PROBLEM DETAILS = The full listing is to be transcribed exactly, with each picture left out.

THE DATA =
----------------------------------------

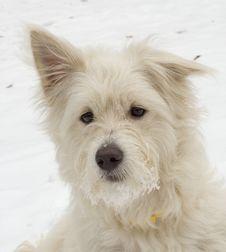 Free White Dog Royalty Free Stock Image - 1511086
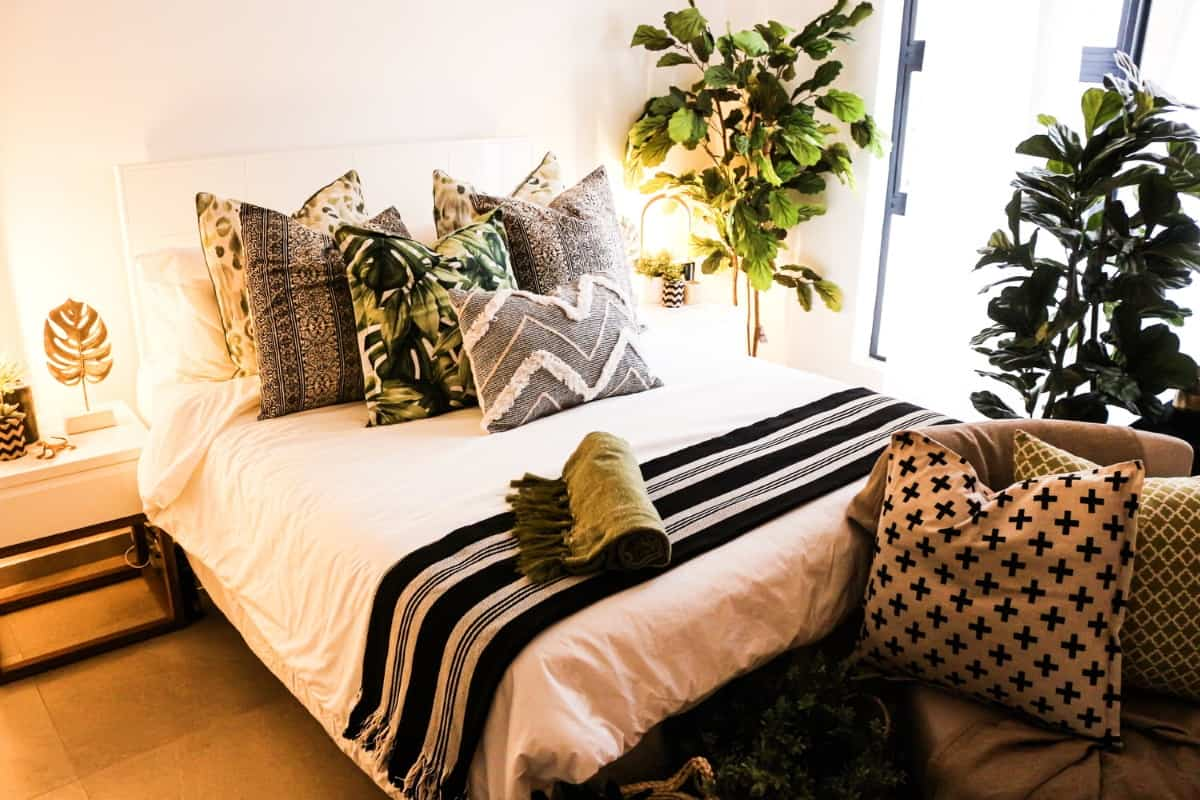 plantas verdor dormitorio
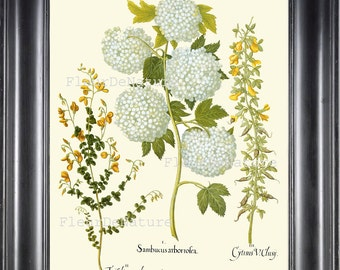 BOTANICAL PRINT Besler 8x10 Botanical Art Print 60 Beautiful White Hydrangea Garden Flower Plant Summer Antique Writing to Frame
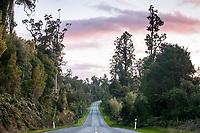 West Coast scenic road near Lake Ianthe  at sunset, West Coast, South Westland, New Zealand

----------------------------------------

THE ANSWER =
 Free White Dog Royalty Free Stock Image - 1511086
 plantas verdor dormitorio
 BOTANICAL PRINT Besler 8x10 Botanical Art Print 60 Beautiful White Hydrangea Garden Flower Plant Summer Antique Writing to Frame
 West Coast scenic road near Lake Ianthe  at sunset, West Coast, South Westland, New Zealand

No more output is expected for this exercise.